Furthermore, our modelling demonstrated that it would be inaccurate to simply use a mortality table with greater slope for ART business, as an AGE:COI-TYPE interaction was not significant in the presence of the duration parameter \(\gamma\).
A model for mortality rates which are to be used in an actuarial application should also properly account for differences in mortality by policy size, as shown in the exploratory analysis. Differentiating mortality by face amount band can be implemented in a similar way as shown for the other risk factors.

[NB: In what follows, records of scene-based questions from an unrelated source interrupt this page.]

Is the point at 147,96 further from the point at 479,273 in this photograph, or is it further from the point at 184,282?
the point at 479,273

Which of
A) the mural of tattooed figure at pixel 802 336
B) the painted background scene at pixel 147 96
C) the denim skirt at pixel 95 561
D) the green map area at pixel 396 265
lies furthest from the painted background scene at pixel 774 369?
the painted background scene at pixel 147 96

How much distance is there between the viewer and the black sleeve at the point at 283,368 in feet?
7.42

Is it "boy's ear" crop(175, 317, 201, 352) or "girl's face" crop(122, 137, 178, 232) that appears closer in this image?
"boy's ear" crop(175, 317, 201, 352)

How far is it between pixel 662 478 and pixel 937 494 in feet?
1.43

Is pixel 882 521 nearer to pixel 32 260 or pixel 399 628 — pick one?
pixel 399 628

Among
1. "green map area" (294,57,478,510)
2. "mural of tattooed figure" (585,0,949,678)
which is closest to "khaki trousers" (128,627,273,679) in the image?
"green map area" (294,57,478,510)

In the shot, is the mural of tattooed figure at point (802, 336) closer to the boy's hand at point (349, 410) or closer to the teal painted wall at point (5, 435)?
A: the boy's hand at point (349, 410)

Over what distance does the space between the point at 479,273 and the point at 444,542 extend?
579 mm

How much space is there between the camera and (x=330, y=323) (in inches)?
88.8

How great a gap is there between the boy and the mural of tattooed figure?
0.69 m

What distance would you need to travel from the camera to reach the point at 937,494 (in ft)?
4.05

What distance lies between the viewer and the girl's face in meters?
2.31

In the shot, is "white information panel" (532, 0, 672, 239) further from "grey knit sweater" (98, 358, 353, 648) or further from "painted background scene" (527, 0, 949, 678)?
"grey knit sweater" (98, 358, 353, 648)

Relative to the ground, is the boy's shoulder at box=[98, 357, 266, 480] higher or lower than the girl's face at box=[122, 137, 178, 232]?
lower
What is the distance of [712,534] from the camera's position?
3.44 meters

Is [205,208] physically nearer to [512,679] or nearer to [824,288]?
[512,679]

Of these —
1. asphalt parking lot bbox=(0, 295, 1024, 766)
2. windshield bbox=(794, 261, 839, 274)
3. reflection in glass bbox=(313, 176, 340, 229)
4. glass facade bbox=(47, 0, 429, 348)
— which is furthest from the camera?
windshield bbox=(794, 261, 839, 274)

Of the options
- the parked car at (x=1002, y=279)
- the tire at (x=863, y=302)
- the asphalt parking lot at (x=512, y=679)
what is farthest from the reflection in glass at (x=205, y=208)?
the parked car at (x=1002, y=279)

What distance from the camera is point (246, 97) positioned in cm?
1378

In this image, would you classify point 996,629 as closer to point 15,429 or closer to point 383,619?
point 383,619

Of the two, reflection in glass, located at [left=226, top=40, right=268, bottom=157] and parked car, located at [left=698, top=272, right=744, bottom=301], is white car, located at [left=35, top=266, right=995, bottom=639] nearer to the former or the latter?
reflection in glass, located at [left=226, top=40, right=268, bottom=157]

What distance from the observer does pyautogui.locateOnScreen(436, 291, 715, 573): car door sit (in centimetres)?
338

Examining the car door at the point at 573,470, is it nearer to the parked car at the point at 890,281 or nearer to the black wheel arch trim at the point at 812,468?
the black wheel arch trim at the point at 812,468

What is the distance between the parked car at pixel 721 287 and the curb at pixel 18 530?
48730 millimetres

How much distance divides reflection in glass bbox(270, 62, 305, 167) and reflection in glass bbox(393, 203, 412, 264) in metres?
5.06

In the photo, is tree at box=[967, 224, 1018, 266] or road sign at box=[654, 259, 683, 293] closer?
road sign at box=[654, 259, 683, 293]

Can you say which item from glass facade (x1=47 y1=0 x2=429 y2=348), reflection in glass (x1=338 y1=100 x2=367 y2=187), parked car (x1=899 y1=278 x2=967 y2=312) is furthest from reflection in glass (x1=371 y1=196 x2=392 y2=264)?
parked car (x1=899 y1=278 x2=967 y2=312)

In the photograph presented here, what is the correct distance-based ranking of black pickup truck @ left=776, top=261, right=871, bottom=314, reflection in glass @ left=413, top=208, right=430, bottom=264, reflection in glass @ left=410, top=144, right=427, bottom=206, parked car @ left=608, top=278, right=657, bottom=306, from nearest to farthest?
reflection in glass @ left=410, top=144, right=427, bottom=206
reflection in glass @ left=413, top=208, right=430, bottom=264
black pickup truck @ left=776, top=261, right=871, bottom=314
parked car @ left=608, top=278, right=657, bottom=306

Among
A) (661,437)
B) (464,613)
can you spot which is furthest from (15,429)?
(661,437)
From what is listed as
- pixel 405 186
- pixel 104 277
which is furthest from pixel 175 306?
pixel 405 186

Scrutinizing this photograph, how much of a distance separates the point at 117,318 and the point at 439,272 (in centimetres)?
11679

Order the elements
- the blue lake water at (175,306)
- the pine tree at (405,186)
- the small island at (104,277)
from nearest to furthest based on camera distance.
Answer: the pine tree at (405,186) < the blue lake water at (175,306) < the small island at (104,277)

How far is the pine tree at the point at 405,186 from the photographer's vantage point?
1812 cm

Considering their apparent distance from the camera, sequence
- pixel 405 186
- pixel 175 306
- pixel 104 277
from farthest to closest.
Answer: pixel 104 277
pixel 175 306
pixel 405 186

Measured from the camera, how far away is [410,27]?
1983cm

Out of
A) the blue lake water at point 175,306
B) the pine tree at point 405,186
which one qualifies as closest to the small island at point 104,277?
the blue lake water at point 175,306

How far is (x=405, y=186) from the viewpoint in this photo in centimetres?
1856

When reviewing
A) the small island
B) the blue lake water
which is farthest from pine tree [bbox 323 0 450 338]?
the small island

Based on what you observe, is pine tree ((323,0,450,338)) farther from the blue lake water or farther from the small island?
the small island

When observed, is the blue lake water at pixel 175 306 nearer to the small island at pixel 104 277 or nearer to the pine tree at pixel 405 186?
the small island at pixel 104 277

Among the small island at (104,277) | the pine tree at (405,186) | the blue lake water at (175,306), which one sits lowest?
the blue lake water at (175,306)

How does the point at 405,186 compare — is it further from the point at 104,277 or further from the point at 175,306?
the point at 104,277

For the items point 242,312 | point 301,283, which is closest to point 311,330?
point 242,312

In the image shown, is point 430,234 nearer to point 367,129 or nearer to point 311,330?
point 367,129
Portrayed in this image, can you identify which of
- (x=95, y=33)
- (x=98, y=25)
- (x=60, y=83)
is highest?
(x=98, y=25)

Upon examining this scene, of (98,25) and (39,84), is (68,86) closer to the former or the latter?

The Appendices show mortality rates \(q_x\) against attained age, as well as a review of crude hazard rates by each risk factor compared to the corresponding final model expected deaths.
Appendix: Mortality rates
The models developed in this note can be used to derive actuarial \(q_x\) type rates for any given valuation date. Note that we do not recommend applying the TIME trend \(\delta\) beyond the observation period of the mortality study.